808 nm excited energy migration upconversion nanoparticles driven by a Nd3+–Trinity system with color-tunability and superior luminescence properties

Abstract

We have developed energy migration upconversion (EMU) nanoparticles (UCNPs) with optimal Nd³⁺-sensitization under excitation of an 808 nm laser to avoid over-heating effects caused by a 980 nm laser while maximizing the excitation efficiency. To realize efficient 808 nm sensitization, a “Nd³⁺–Trinity system” was implemented in the energy migration upconversion (EMU) cores (NaGdF₄:Yb,Tm@NaGdF₄:Yb,X, X = Eu/Tb), resulting in a core–multishell structure of EMU cores (accumulation layer@activation layer)@transition layer@harvest layer@activation layer.

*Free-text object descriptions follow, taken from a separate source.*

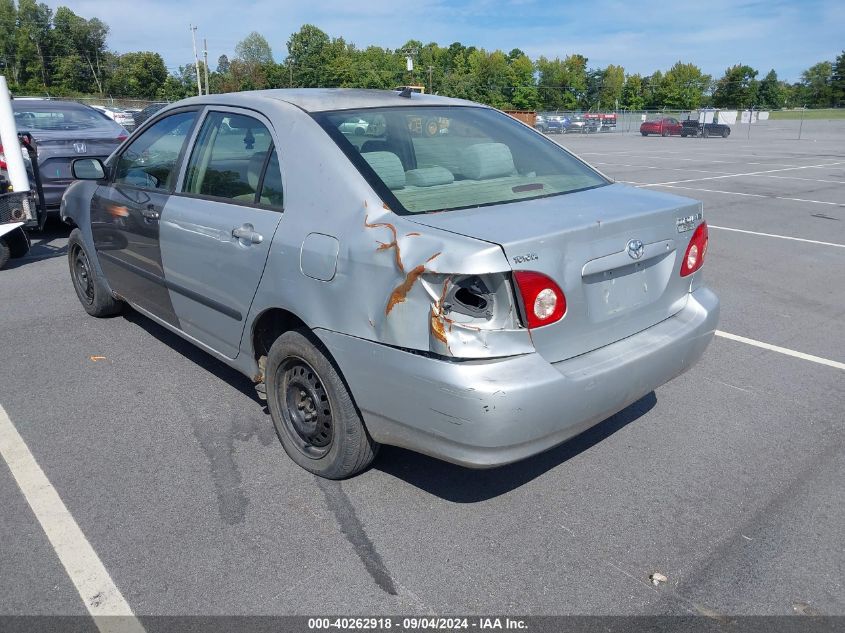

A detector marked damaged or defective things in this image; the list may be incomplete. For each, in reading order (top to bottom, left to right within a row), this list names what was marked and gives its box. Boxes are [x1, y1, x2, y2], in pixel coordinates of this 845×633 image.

broken tail light [680, 221, 704, 276]
broken tail light [512, 270, 564, 328]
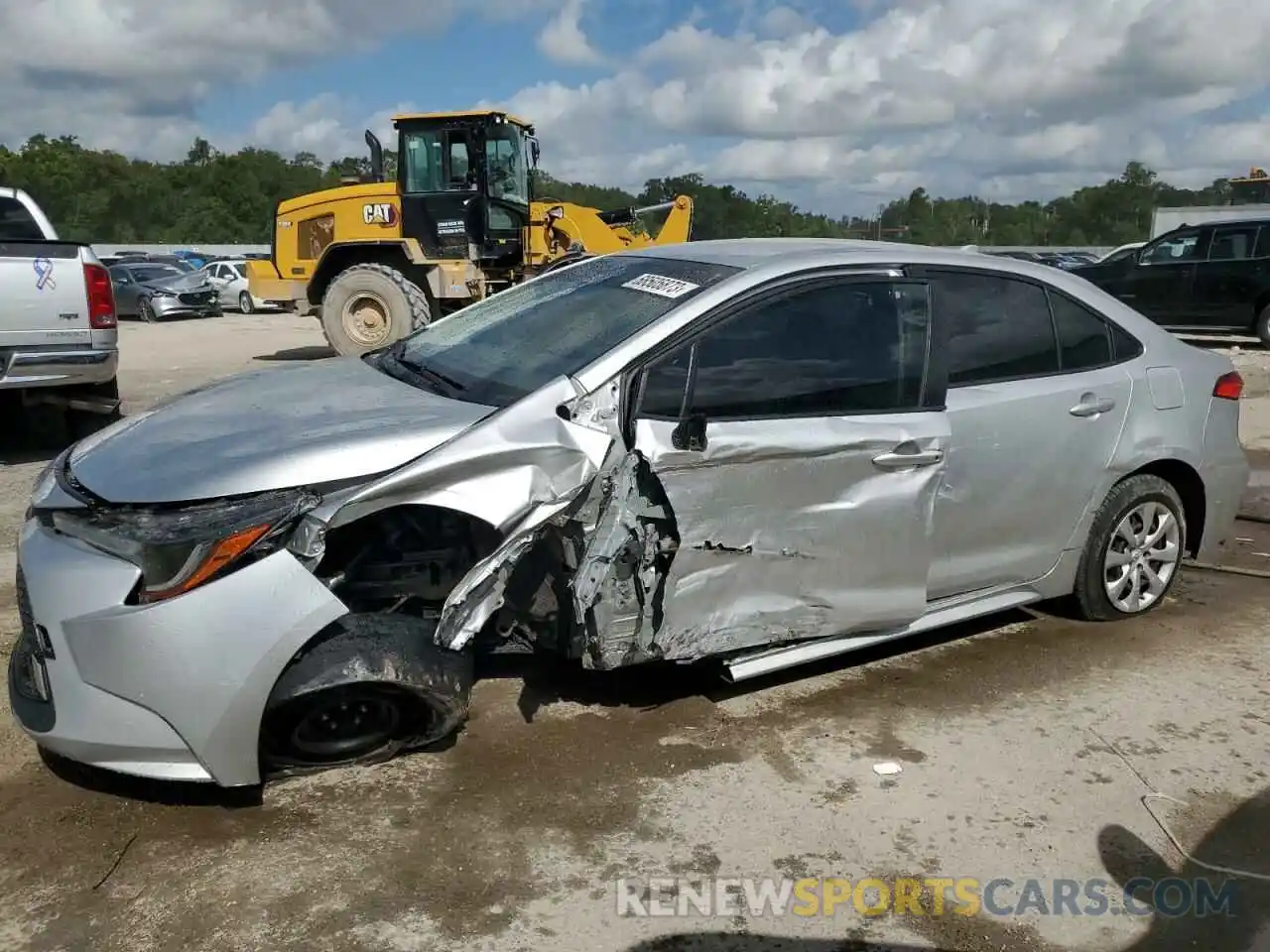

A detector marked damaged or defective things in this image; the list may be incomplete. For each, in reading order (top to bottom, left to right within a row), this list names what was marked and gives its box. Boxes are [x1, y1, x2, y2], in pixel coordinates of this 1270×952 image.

crumpled hood [66, 360, 495, 508]
damaged silver car [10, 239, 1249, 791]
torn sheet metal [583, 414, 945, 664]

The spatially separated dopants and optimized Yb³⁺/Nd³⁺ content effectively prevented severe quenching events in the UCNPs and their Nd³⁺-sensitized EMU-based photoluminescence mechanism was studied under 808 nm excitation. These Nd³⁺–Trinity EMU system UCNPs presented enhanced upconversion luminescence and prolonged lifetime compared to the 980 nm excited UCNPs of the EMU system. It is proposed that 975 nm and 1056 nm NIR photons induced from the Nd³⁺ → Yb³⁺ energy transfer facilitate the Tm³⁺ accumulation process due to the matched energy gaps, which contributes to the extended lifetimes. More importantly, the synthesized UCNPs had a small average size of sub-15 nm and they not only exhibited color-tunability via Eu³⁺/Tb³⁺ activators, but also released a larger portion of Tm³⁺ red emission at 647 nm and had better penetration ability in water under 808 nm excitation, which are favorable for bioimaging applications.